### What the exercise asks:
Set down exactly, and only, the lines from the one with "As revealed in" to the final line of the entries, both included.

### Listed entries:
◆ ◆ ◆

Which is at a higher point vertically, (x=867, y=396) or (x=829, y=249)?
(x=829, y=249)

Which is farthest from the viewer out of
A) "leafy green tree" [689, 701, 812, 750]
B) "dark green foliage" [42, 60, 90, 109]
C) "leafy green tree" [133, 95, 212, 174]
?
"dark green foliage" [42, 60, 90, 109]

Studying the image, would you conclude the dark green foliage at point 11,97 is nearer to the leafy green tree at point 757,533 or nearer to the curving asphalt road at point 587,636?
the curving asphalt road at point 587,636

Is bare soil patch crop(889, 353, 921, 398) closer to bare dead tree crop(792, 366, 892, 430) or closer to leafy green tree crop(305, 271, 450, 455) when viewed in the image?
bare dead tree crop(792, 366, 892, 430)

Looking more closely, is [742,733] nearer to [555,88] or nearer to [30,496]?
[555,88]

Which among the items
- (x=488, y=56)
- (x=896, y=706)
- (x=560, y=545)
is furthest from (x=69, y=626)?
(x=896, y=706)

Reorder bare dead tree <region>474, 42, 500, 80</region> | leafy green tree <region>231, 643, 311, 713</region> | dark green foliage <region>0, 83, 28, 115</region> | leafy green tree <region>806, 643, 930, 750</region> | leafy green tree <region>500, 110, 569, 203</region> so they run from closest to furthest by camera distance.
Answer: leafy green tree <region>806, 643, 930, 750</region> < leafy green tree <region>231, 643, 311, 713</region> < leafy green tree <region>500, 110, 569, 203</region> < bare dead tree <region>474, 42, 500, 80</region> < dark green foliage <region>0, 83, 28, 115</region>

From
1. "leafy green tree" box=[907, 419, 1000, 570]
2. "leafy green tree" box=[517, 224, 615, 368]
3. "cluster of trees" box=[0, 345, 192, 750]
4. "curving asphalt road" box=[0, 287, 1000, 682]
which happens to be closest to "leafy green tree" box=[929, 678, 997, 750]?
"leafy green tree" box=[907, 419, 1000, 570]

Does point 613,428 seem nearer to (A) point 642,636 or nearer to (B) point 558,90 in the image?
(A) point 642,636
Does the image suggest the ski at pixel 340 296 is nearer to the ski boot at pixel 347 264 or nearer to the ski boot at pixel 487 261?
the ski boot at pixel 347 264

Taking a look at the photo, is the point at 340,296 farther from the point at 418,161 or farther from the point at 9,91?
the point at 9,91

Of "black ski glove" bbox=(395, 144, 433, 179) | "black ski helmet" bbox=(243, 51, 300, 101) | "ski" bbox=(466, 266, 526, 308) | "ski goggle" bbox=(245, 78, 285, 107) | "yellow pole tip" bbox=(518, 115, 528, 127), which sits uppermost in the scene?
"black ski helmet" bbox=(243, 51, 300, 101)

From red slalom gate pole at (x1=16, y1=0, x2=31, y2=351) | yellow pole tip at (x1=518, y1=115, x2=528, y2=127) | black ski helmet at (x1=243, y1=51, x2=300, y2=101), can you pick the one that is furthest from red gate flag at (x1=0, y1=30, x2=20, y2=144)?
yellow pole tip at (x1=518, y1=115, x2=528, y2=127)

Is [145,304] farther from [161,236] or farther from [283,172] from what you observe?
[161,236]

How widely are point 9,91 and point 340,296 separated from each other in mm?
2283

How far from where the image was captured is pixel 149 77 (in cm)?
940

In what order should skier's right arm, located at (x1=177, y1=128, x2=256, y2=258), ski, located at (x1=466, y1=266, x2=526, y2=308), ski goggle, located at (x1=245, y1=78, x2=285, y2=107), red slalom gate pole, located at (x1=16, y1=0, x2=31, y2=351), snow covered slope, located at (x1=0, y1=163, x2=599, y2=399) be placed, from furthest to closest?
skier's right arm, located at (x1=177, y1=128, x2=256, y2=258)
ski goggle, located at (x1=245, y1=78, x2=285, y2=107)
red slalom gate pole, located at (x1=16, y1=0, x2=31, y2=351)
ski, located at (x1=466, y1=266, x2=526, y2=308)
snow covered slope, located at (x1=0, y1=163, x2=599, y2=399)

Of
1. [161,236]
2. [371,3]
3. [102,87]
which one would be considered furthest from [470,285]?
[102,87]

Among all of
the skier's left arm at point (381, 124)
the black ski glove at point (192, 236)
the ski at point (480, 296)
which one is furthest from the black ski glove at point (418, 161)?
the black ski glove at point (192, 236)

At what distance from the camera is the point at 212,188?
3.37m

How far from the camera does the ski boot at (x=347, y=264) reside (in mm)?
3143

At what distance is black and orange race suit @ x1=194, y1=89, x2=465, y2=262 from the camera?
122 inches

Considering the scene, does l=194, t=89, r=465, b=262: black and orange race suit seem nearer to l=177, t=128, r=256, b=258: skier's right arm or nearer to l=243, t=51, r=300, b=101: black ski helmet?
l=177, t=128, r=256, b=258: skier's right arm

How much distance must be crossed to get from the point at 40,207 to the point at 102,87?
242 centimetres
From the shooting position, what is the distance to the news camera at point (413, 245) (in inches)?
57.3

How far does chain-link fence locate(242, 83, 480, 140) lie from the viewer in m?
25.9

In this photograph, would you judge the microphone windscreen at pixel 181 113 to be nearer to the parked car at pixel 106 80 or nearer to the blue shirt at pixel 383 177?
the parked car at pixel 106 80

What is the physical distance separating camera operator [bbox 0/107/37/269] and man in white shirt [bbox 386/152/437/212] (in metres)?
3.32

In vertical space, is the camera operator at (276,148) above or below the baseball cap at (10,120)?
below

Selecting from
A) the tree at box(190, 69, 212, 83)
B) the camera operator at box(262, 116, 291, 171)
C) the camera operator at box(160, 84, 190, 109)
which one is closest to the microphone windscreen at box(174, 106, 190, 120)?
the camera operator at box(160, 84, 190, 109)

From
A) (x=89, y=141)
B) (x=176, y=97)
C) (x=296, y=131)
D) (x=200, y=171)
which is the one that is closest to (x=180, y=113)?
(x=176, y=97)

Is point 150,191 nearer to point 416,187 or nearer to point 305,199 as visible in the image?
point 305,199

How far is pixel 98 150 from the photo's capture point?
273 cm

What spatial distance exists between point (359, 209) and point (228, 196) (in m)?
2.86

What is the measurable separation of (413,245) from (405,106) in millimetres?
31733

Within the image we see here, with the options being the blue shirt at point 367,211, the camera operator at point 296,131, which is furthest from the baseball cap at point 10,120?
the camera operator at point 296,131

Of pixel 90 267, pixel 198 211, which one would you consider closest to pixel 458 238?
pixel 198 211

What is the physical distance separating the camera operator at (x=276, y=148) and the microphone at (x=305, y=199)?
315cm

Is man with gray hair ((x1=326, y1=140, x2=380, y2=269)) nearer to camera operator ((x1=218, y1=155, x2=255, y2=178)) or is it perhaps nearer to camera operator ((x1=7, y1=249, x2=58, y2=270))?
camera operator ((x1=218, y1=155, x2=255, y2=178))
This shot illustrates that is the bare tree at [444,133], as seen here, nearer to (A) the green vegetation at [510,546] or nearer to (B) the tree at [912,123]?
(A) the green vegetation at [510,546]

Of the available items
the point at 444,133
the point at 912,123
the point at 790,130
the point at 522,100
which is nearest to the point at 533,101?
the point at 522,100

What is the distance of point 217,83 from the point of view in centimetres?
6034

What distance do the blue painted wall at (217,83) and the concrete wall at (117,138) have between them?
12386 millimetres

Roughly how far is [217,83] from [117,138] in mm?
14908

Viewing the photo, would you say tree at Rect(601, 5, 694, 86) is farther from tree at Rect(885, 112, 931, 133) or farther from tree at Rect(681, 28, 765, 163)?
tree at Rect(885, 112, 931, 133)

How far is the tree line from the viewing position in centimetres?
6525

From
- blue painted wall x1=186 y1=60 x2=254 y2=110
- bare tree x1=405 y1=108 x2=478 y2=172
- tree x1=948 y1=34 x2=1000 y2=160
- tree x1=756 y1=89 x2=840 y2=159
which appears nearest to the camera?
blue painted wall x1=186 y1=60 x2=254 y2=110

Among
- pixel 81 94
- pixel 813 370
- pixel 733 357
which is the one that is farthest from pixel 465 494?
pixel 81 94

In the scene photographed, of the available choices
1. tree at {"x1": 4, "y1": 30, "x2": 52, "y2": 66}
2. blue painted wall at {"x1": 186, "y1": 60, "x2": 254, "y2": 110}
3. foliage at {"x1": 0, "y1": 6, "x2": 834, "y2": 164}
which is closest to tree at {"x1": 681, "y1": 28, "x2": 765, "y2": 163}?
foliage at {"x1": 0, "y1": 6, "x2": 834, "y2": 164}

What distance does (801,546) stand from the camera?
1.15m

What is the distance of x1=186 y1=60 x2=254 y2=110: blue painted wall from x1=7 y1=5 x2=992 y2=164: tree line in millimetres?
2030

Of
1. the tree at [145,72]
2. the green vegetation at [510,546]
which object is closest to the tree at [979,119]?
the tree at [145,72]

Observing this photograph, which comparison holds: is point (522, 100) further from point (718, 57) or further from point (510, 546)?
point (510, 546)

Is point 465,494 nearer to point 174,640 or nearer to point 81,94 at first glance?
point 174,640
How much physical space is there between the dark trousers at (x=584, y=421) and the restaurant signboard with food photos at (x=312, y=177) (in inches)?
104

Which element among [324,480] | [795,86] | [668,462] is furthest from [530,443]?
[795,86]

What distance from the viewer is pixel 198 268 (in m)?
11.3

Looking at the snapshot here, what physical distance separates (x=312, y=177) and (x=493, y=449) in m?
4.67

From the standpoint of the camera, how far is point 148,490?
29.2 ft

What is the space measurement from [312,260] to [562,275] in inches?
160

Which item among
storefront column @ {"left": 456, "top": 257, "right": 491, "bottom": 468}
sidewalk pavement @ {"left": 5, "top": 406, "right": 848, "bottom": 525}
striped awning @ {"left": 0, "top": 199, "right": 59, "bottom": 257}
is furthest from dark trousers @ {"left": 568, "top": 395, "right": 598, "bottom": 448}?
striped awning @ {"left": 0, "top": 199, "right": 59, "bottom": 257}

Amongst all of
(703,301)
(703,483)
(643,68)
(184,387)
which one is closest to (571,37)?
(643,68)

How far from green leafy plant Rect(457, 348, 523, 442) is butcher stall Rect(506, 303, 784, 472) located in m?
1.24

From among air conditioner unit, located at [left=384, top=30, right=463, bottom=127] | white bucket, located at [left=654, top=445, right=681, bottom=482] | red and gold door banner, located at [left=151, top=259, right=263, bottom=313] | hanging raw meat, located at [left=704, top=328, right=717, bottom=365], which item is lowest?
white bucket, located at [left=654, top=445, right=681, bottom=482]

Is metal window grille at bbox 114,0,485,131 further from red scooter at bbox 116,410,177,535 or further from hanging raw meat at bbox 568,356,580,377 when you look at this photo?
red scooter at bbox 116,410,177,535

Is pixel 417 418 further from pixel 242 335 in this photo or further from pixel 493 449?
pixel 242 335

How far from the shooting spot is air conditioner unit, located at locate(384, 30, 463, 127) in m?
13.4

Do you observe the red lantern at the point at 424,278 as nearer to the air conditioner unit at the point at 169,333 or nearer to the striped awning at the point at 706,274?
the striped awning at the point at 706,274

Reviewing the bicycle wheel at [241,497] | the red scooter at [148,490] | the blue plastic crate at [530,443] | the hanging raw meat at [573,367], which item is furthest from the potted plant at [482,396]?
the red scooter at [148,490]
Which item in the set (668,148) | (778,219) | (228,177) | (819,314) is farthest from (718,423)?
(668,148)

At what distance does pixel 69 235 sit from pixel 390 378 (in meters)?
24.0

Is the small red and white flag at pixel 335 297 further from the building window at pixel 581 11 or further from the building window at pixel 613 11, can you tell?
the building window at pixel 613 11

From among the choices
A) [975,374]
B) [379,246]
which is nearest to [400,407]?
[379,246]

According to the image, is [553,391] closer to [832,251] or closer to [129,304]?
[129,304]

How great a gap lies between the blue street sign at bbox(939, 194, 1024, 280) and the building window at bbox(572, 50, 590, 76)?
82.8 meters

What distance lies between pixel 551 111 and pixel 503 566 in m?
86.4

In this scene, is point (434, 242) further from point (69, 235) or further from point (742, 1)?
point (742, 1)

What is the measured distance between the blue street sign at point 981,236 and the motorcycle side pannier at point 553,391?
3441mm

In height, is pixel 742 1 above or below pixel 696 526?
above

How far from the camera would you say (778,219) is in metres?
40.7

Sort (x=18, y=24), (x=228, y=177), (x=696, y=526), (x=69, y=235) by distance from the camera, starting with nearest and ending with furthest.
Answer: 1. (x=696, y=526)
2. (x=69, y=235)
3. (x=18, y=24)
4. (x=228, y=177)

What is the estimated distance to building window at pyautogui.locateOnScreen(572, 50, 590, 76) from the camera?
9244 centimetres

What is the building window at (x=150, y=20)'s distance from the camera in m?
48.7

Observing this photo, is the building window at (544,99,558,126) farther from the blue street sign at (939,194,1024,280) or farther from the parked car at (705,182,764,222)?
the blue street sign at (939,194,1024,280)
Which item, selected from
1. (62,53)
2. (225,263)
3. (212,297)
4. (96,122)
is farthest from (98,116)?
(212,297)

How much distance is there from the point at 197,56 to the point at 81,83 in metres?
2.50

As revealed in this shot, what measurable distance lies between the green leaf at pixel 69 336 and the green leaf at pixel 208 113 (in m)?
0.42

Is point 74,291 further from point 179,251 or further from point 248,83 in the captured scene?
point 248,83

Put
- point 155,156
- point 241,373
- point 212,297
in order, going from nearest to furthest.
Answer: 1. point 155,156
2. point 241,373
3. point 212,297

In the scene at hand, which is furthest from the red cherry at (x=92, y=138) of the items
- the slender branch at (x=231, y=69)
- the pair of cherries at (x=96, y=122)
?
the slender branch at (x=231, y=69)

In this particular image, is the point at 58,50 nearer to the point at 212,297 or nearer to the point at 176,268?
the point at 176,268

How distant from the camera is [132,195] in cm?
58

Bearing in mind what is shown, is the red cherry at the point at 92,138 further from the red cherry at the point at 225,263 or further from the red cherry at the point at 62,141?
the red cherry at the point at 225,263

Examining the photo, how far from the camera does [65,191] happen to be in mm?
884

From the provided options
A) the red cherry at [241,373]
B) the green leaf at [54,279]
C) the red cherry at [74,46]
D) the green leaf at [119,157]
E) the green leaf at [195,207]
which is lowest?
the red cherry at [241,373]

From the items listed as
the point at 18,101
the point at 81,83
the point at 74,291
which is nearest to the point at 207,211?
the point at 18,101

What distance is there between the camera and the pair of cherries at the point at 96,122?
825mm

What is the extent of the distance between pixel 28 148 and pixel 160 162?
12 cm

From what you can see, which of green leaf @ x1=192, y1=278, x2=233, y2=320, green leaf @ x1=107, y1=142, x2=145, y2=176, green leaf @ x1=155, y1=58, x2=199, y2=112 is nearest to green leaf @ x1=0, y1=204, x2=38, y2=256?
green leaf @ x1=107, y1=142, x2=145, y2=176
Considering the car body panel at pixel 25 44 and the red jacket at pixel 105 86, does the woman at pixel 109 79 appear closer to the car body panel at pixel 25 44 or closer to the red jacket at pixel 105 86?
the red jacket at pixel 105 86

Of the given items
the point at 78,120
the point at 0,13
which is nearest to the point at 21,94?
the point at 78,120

◆ ◆ ◆

### Result of the task:
As revealed in this shot, what measurable distance lies between the green leaf at pixel 69 336 and the green leaf at pixel 208 113 (in m)?
0.42

Is point 74,291 further from point 179,251 or further from point 248,83 in the captured scene?
point 248,83

Put
- point 155,156
- point 241,373
- point 212,297
in order, going from nearest to furthest.
Answer: 1. point 155,156
2. point 241,373
3. point 212,297

In the scene at hand, which is furthest from the red cherry at (x=92, y=138) of the items
- the slender branch at (x=231, y=69)
- the pair of cherries at (x=96, y=122)
?
the slender branch at (x=231, y=69)

In this particular image, is the point at 58,50 nearer to the point at 212,297 or nearer to the point at 176,268?
the point at 176,268

How distant from the camera is [132,195] in cm?
58

Bearing in mind what is shown, is the red cherry at the point at 92,138 further from the red cherry at the point at 225,263 or further from the red cherry at the point at 62,141?
the red cherry at the point at 225,263

Examining the photo, how far from the camera does [65,191] happen to be in mm?
884

From the provided options
A) the red cherry at [241,373]
B) the green leaf at [54,279]
C) the red cherry at [74,46]
D) the green leaf at [119,157]
E) the green leaf at [195,207]
which is lowest?
the red cherry at [241,373]

From the items listed as
the point at 18,101
the point at 81,83
the point at 74,291
which is nearest to the point at 207,211?
the point at 18,101

What distance is there between the camera and the pair of cherries at the point at 96,122?
825mm

What is the extent of the distance between pixel 28 148 and pixel 160 162?
12 cm

From what you can see, which of green leaf @ x1=192, y1=278, x2=233, y2=320, green leaf @ x1=107, y1=142, x2=145, y2=176, green leaf @ x1=155, y1=58, x2=199, y2=112 is nearest to green leaf @ x1=0, y1=204, x2=38, y2=256?
green leaf @ x1=107, y1=142, x2=145, y2=176
Considering the car body panel at pixel 25 44 and the red jacket at pixel 105 86, does the woman at pixel 109 79 appear closer to the car body panel at pixel 25 44 or closer to the red jacket at pixel 105 86?
the red jacket at pixel 105 86

Of the given items
the point at 78,120
the point at 0,13
which is nearest to the point at 21,94?
the point at 78,120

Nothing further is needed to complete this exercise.